| Petunjuk Anda |
Ketik ulang dengan persis bagian teks tentang tawassul, mulai dari kata-kata yang memuat "Written By ahmadmaslakhudin.blogspot.com" sampai dengan "kepada Allah swt.".

| Teks Dokumen |
========
TAWASSUL - Hubbun Nabi SAW
Headlines News :

NU

s

s

Kubah Masjid Rasulullah Muhammad SAW

Kubah Masjid Rasulullah Muhammad SAW

Shalawat Jalan Selamat

Shalawat Jalan Selamat

TAWASSUL

Written By ahmadmaslakhudin.blogspot.com on Minggu, 22 April 2012 | 14:56


Saudara  saudaraku  masih  banyak  yang  memohon  penjelasan  mengenai  tawassul, waha  saudaraku,  Allah  swt  sudah  memerintah  kita  melakukan  tawassul,  tawassul adalah  mengambil  perantara  makhluk  untuk  doa  kita  pada  Allah  swt,  Allah  swt mengenalkan  kita  pada  Iman  dan  Islam  dengan  perantara  makhluk  Nya,  yaitu  Nabi Muhammad  saw  sebagai  perantara  pertama  kita  kepada  Allah  swt,  lalu  perantara kedua  adalah  para  sahabat,  lalu  perantara  ketiga  adalah  para  tabi’in,  demikian berpuluh puluh perantara sampai pada guru kita, yang mengajarkan kita islam, shalat, puasa, zakat dll, barangkali perantara kita adalah ayah ibu kita, namun diatas mereka ada perantara, demikian bersambung hingga Nabi saw, sampailah kepada Allah swt.
========
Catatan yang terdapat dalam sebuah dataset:
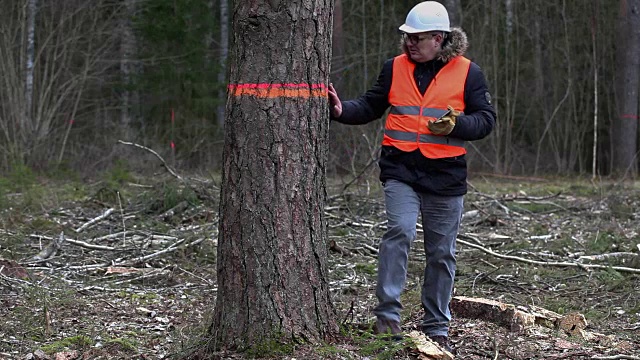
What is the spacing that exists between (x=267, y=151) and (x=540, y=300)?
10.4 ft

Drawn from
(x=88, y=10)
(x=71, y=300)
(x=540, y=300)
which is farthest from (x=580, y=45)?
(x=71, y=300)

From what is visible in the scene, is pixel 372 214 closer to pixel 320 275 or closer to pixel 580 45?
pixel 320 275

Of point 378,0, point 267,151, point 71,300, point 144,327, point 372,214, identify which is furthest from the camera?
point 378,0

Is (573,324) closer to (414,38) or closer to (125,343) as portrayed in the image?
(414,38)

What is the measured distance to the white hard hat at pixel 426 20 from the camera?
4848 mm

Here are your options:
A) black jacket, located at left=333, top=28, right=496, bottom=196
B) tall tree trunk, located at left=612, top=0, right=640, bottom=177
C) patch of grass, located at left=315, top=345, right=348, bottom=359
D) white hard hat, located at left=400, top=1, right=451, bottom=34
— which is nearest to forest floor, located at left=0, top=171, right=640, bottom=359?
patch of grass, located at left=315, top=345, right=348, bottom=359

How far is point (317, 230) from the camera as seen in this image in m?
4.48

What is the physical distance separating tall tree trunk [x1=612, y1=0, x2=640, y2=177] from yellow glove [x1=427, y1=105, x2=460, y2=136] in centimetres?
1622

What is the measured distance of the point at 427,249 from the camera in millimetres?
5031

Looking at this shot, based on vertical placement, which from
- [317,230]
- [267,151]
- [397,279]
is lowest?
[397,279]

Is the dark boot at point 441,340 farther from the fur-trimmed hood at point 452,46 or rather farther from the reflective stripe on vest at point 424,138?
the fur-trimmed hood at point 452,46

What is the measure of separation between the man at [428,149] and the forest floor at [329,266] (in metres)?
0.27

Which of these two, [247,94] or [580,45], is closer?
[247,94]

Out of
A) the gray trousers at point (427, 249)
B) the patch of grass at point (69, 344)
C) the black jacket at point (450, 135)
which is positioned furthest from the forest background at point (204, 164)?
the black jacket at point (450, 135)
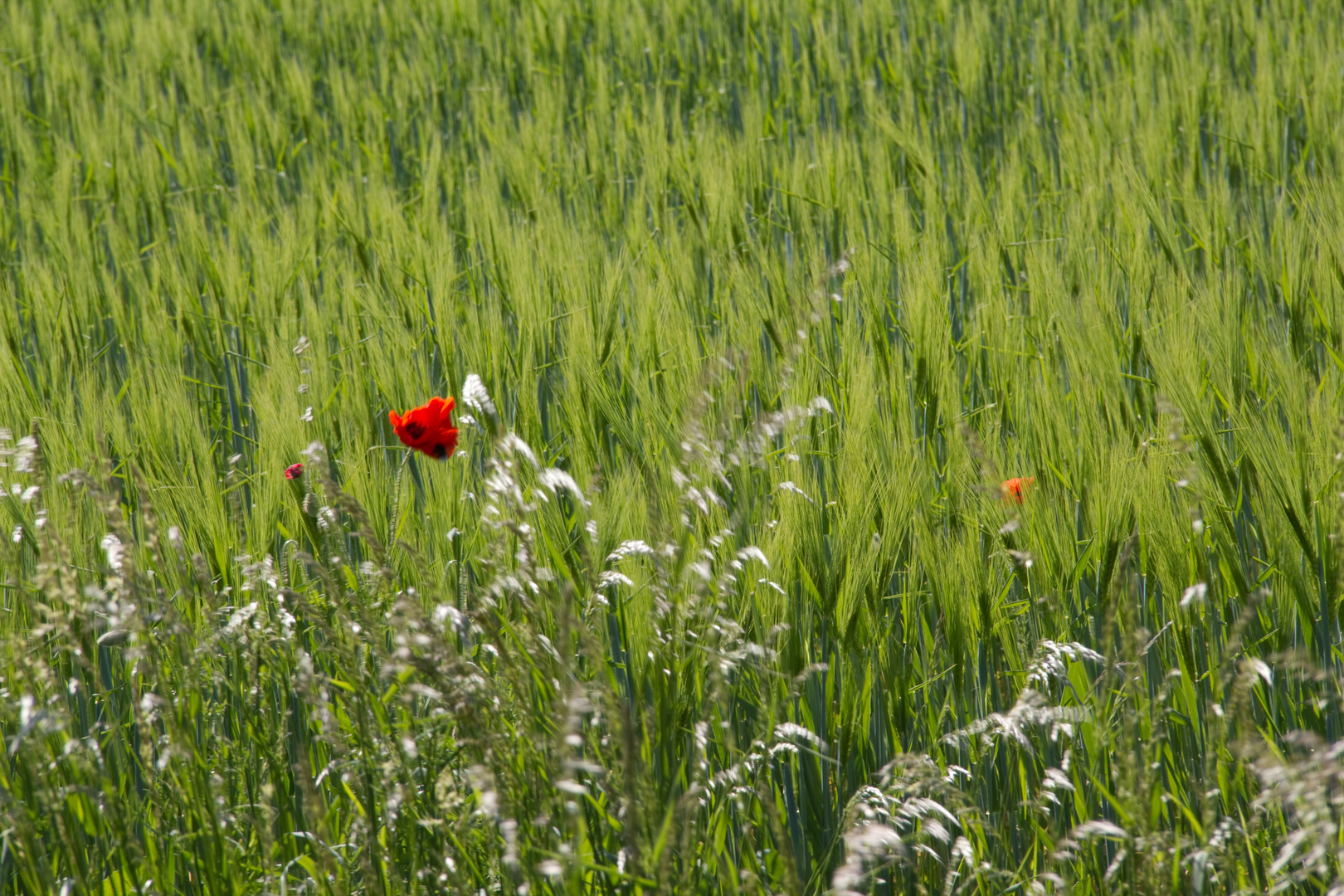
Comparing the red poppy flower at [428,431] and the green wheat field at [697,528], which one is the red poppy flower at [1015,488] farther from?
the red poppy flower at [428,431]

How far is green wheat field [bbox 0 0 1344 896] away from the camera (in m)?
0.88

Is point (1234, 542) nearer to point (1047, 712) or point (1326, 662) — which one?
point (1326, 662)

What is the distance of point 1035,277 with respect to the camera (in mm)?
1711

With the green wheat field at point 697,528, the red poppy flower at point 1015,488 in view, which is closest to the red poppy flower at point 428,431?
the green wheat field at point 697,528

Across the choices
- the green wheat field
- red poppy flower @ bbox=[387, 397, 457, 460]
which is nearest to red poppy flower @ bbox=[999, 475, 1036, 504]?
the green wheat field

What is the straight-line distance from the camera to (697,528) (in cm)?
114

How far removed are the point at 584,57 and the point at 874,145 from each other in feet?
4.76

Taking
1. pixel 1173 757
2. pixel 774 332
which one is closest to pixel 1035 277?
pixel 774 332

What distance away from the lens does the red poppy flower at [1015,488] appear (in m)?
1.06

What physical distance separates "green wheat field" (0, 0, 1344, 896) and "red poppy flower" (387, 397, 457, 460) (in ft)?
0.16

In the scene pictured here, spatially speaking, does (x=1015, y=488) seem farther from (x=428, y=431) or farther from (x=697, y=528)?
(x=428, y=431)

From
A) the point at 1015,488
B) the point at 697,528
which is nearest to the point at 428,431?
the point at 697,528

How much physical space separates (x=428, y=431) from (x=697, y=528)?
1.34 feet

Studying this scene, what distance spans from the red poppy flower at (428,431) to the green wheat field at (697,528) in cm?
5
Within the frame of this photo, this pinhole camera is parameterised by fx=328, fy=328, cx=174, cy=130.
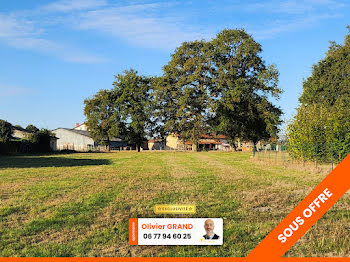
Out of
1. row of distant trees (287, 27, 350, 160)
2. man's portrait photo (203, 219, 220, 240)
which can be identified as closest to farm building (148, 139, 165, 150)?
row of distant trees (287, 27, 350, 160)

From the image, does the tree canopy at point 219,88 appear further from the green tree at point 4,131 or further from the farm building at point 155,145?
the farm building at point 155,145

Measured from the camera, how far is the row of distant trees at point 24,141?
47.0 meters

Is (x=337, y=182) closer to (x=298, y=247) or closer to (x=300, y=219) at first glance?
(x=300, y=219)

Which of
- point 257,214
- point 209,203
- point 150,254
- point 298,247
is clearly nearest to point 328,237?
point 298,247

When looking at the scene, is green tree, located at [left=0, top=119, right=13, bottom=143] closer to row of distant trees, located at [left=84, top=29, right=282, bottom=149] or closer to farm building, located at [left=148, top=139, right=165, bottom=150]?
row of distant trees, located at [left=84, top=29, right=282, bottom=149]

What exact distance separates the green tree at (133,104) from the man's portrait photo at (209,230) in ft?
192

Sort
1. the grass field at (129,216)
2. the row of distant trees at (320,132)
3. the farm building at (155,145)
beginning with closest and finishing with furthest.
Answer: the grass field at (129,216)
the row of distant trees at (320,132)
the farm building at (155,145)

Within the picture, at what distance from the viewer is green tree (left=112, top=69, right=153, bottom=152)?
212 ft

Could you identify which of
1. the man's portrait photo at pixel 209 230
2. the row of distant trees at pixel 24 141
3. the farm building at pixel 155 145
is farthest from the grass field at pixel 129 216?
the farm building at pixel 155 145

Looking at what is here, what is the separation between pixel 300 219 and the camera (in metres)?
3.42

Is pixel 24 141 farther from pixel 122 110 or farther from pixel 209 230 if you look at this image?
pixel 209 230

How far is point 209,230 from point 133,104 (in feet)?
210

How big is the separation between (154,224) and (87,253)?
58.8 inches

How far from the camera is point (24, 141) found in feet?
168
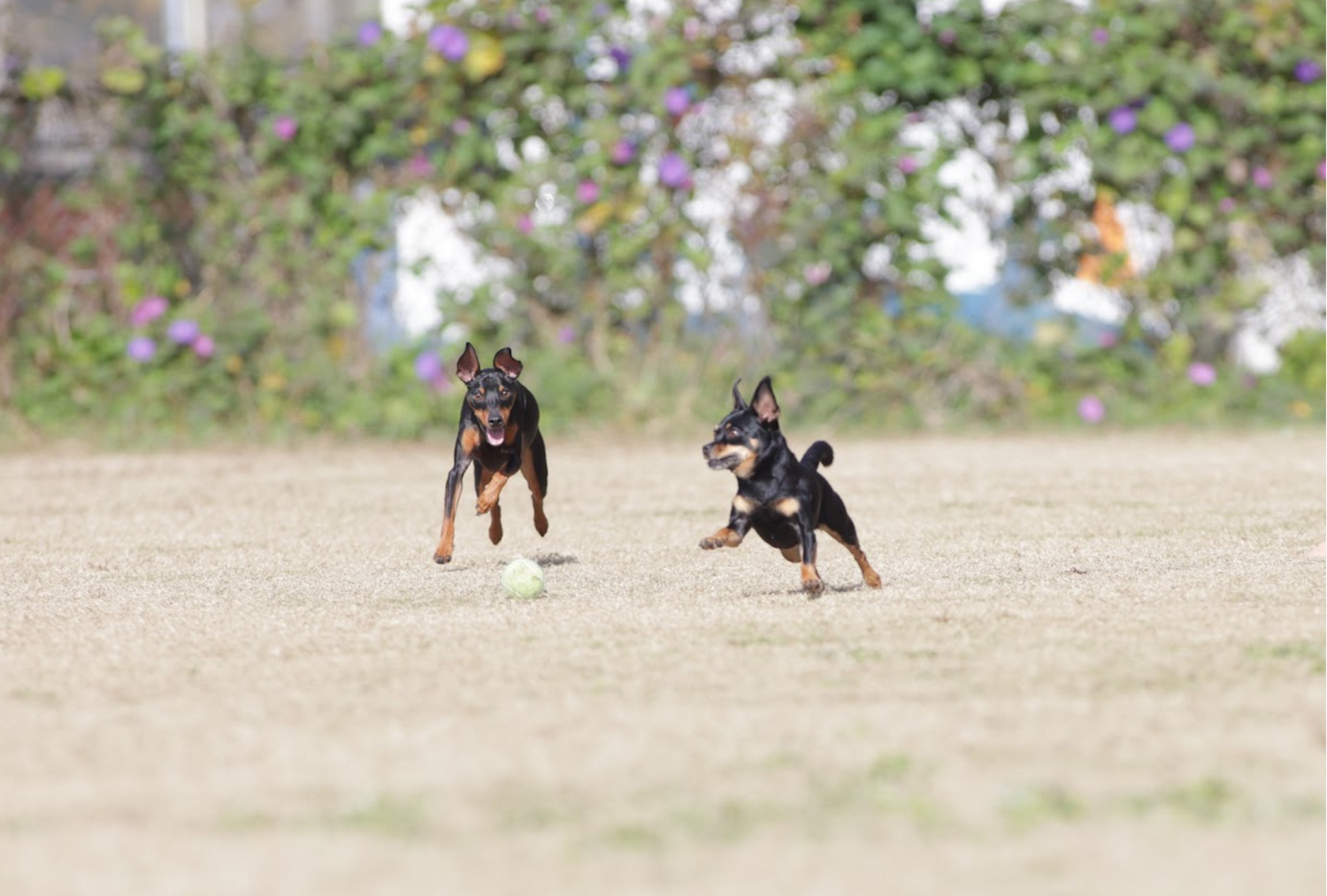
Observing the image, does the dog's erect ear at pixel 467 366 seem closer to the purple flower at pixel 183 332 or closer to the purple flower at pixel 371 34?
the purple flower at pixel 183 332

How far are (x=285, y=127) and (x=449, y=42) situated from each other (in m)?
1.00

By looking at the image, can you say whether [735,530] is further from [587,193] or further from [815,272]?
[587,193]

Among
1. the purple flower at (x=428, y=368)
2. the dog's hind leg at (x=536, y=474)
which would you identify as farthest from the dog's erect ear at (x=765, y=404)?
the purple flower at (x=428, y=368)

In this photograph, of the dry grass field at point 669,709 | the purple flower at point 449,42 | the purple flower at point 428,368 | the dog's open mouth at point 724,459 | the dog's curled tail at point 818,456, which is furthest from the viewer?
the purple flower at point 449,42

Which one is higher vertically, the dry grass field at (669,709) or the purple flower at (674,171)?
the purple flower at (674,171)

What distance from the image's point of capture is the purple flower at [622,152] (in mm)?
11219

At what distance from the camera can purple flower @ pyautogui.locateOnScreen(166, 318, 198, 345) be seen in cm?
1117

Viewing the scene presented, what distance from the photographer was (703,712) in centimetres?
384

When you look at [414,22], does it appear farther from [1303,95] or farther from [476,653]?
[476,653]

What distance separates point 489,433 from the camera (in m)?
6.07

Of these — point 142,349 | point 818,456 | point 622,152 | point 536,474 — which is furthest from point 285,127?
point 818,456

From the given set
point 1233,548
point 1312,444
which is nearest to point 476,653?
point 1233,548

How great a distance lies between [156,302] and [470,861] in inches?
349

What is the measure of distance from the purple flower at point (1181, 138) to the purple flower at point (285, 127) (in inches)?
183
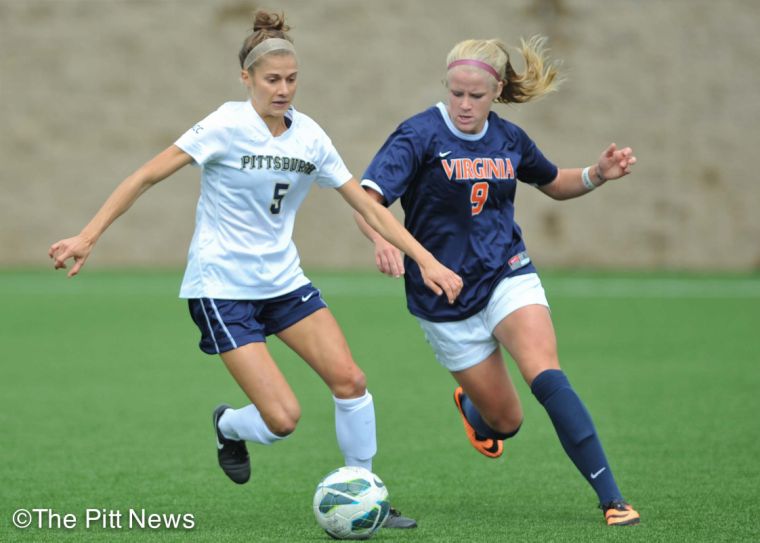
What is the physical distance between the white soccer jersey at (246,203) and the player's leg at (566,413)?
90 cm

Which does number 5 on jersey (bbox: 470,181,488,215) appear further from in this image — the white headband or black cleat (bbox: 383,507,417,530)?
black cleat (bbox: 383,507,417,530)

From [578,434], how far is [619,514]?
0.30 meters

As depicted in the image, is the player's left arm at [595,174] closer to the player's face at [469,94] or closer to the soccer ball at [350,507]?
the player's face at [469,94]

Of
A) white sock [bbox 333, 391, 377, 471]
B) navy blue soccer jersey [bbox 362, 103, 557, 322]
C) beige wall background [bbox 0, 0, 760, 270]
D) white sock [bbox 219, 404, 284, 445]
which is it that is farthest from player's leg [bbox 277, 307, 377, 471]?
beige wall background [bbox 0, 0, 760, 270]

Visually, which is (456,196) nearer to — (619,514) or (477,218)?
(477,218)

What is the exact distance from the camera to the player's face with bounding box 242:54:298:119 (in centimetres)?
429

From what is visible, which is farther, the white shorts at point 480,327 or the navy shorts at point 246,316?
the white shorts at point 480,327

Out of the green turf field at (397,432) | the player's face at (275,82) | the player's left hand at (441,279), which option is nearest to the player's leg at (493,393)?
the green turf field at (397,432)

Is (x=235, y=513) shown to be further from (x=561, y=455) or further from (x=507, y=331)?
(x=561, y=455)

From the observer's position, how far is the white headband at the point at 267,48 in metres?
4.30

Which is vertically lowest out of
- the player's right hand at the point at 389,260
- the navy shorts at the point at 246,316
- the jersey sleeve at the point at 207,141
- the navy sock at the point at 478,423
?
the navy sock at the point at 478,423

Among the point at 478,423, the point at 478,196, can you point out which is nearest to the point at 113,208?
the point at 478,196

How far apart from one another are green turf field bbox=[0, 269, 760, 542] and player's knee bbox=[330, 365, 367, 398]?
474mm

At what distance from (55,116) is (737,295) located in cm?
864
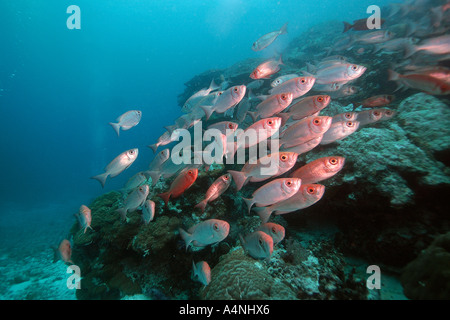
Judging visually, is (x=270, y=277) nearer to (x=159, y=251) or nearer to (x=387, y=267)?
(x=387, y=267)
========
| Sebagai Tanggapan |
Written By ahmadmaslakhudin.blogspot.com on Minggu, 22 April 2012 | 14:56


Saudara  saudaraku  masih  banyak  yang  memohon  penjelasan  mengenai  tawassul, waha  saudaraku,  Allah  swt  sudah  memerintah  kita  melakukan  tawassul,  tawassul adalah  mengambil  perantara  makhluk  untuk  doa  kita  pada  Allah  swt,  Allah  swt mengenalkan  kita  pada  Iman  dan  Islam  dengan  perantara  makhluk  Nya,  yaitu  Nabi Muhammad  saw  sebagai  perantara  pertama  kita  kepada  Allah  swt,  lalu  perantara kedua  adalah  para  sahabat,  lalu  perantara  ketiga  adalah  para  tabi’in,  demikian berpuluh puluh perantara sampai pada guru kita, yang mengajarkan kita islam, shalat, puasa, zakat dll, barangkali perantara kita adalah ayah ibu kita, namun diatas mereka ada perantara, demikian bersambung hingga Nabi saw, sampailah kepada Allah swt.